В результате мир обогатился бы еще одним безымянным мау- глеоидом. (Это мы знаем, что родители назвали его Альбертом, для него самого его же собственное имя осталось бы неизвестным).

Годам к шести Альберт Эйнштейн, вероятно, умел бы неплохо мычать и рычать.

Крайне сомнительно, что он овладел бы техникой швыряния камней, но подросши, он вполне мог бы практиковать изнасилования одиноких велосипедисток.

Возможно, со временем (в результате большой полицейской облавы) его чучело, с табличкой «Tarsanus Bavaricus» украсило бы музей естественной истории (к примеру) в Висбадене.

Конечно, и это тоже было бы (в известном смысле) вкладом Эйнштейна в науку, но с теорией относительности пришлось бы немного подождать.

До рождения следующего гения, которому ничто не помешает обучиться речи, алфавиту, счету и нескольким тысячам слов и понятий.

На этом простом примере опять хорошо видно, что любые интеллектуальные действия возможны лишь при условии заимствования всех компонентов этих действий извне, из того ingenium medium, о котором я уже говорил выше. Сам же мозг, каким бы он ни был, этих компонентов не содержит и не порождает.

Ceterum, в этом нет ничего нового или неожиданного.

Еще Н. Harlow и М. Harlow в «Learning to Think» (Sci. Amer., 1949. Vol. 181) вывели точную, но корректную формулировку: «Мозг необходим для мышления, но необученный мозг недостаточен для осуществления этой функции, как бы хорош сам по себе он ни был».

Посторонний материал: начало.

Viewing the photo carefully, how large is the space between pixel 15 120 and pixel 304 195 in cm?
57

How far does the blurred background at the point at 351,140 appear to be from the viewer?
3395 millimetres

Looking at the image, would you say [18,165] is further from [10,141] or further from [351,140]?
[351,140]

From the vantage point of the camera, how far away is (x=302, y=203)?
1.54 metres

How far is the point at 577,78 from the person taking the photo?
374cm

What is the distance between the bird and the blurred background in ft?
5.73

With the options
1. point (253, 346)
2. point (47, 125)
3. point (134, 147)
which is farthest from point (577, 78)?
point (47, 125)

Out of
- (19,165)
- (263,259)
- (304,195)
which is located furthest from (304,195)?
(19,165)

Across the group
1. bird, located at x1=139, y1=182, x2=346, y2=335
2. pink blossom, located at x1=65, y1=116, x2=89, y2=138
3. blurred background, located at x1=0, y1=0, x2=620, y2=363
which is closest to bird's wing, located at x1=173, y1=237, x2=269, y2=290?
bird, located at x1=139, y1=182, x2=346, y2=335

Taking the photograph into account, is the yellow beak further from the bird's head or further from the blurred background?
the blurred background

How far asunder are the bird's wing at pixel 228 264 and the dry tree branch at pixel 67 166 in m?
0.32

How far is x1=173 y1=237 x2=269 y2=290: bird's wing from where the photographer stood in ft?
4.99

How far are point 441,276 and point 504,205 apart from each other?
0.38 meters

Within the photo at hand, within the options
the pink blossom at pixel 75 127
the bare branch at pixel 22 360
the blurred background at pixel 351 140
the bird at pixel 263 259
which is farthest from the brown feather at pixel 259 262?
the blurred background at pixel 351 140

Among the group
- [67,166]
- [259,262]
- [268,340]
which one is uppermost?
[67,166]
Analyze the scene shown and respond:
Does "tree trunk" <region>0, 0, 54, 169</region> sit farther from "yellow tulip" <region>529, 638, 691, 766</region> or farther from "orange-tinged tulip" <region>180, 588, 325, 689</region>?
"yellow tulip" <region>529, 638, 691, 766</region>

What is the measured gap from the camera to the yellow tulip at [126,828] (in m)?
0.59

J. Delgado в «Physical Control of the Mind» (1969): «Мозг человека, наряду с другими качествами, способен к изучению языков, к абстрактному мышлению и к моральным суждениям, но он не создает всего этого».

Еще определеннее выразился в 1966 году С Geertz, говоря о людях, не получивших по разным причинам доступа к «коллективному интеллекту»: «Они не будут, как это утверждает теория антропологии, напоминать одаренных обезьян, не нашедших своего места в жизни. Это будут чудовища с весьма ограниченным числом полезных инстинктов, еще меньшим — чувств и полным отсутствием интеллекта» (Geertz С. The Impact of the Concept of Culture on the Concept of Man//Bull. Anatom. Sci., 1966. Vol. 22).

(Alias, единственной чертой, сегодня отличающей мозг homo от мозга других животных, является его успешность в деле обмена информацией внутри самого вида homo. Следует напомнить, что эта успешность целиком зависит от наличия общих систем номинации, созданных, вероятно, всего лишь 12-20 тысяч лет назад. Обмен информацией с представителями любого другого вида животных для homo либо невозможен, либо крайне ограничен самыми примитивными позициями. Достойно упоминания, что академическая нейрофизиология, в результате многих тысяч опытов, экспериментов, наблюдений и исследований — всего лишь подтвердила вывод Жюльена Офре де Ламетри, сделанный им еще в 1745 году, в трактате «Естественная история души»: «Человек, до изобретения слов и знания языков — являлся лишь животным особого вида».)

Чтобы понять причину возможностей мозга homo оперировать номинациями, понятиями и образами, порожденными вне его, необходимо разобраться с тем, что можно было бы назвать биологическим «minimumo consumendi» этого мозга, т.е. с его врожденным, базовым инструментарием оценки реальности.

Наличие этого «minimumi consumendi» несомненно; его отсутствие не позволило бы виду выжить, а речь, мышление и интеллект, будучи явлениями недавними и искусственными, могли бы «обосноваться» лишь на свойстве более простом, получаемом всяким живым существом комплектно с субстратом мозга.

Здесь мы впервые подошли к понятию «разум», или же «ratio».